• Exercise instructions:
Rewrite the material below as a numbered list, one line per item, leaving out the blank lines.

• Excerpted data:
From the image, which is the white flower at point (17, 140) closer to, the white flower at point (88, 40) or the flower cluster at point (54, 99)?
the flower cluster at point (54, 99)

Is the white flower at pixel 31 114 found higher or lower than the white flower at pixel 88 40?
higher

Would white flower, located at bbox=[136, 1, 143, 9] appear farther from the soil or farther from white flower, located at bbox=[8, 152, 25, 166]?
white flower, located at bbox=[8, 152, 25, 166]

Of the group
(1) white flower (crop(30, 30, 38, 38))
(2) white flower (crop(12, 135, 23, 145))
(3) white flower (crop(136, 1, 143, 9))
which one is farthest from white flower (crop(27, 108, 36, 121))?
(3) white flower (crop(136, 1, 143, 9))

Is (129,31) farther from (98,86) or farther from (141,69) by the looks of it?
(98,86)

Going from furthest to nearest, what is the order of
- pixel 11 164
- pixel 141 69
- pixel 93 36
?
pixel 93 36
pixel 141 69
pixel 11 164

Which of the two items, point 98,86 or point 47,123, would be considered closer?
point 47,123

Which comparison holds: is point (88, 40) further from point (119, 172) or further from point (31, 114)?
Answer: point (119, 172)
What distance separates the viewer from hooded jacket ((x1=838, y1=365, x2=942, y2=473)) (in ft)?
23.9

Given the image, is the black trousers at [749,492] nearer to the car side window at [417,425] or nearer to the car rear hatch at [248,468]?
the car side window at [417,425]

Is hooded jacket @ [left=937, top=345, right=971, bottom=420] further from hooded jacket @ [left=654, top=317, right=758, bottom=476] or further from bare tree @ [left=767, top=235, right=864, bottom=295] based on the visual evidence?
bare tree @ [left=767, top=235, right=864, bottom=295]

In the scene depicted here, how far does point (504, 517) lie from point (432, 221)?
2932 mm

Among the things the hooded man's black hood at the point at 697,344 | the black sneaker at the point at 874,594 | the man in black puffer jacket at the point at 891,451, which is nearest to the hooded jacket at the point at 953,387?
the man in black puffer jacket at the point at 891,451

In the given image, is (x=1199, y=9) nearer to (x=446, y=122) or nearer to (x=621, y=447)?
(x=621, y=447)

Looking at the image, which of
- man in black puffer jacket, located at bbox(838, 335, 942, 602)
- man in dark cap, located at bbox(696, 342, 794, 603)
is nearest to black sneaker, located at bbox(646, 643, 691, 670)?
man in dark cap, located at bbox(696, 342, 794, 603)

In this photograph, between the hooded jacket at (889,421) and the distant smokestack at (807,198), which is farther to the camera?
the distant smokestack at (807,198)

• Reply:
1. From the image, which is the white flower at point (17, 140) closer to, the white flower at point (88, 40) or the flower cluster at point (54, 99)?
2. the flower cluster at point (54, 99)
3. Is the white flower at pixel 31 114 found higher or lower than the white flower at pixel 88 40?
4. higher
5. Would white flower, located at bbox=[136, 1, 143, 9] appear farther from the soil or farther from white flower, located at bbox=[8, 152, 25, 166]?
6. white flower, located at bbox=[8, 152, 25, 166]
7. Of the group
8. (1) white flower (crop(30, 30, 38, 38))
9. (2) white flower (crop(12, 135, 23, 145))
10. (3) white flower (crop(136, 1, 143, 9))
11. which one is farthest from white flower (crop(27, 108, 36, 121))?
12. (3) white flower (crop(136, 1, 143, 9))
13. Is (129,31) farther from (98,86) or farther from (141,69) by the looks of it?
14. (98,86)
15. Going from furthest to nearest, what is the order of
16. - pixel 11 164
17. - pixel 141 69
18. - pixel 93 36
19. ?
20. pixel 93 36
21. pixel 141 69
22. pixel 11 164
23. Which of the two items, point 98,86 or point 47,123, would be considered closer?
24. point 47,123
25. Which comparison holds: is point (88, 40) further from point (119, 172) or further from point (31, 114)?
26. Answer: point (119, 172)
27. What distance separates the viewer from hooded jacket ((x1=838, y1=365, x2=942, y2=473)) (in ft)?
28. 23.9
29. Given the image, is the black trousers at [749,492] nearer to the car side window at [417,425] or nearer to the car rear hatch at [248,468]?
30. the car side window at [417,425]
31. Is hooded jacket @ [left=937, top=345, right=971, bottom=420] further from hooded jacket @ [left=654, top=317, right=758, bottom=476] or further from bare tree @ [left=767, top=235, right=864, bottom=295] based on the visual evidence?
32. bare tree @ [left=767, top=235, right=864, bottom=295]
33. In the scene depicted here, how far does point (504, 517) lie from point (432, 221)?
34. 2932 mm
35. Among the things the hooded man's black hood at the point at 697,344 | the black sneaker at the point at 874,594 | the man in black puffer jacket at the point at 891,451, which is nearest to the hooded jacket at the point at 953,387?
36. the man in black puffer jacket at the point at 891,451
37. In the given image, is (x=1199, y=9) nearer to (x=446, y=122) or nearer to (x=621, y=447)?
38. (x=621, y=447)
39. Looking at the image, which of
40. - man in black puffer jacket, located at bbox(838, 335, 942, 602)
41. - man in dark cap, located at bbox(696, 342, 794, 603)
42. is nearest to black sneaker, located at bbox(646, 643, 691, 670)?
43. man in dark cap, located at bbox(696, 342, 794, 603)
44. In this photograph, between the hooded jacket at (889,421) and the distant smokestack at (807,198), which is farther to the camera?
45. the distant smokestack at (807,198)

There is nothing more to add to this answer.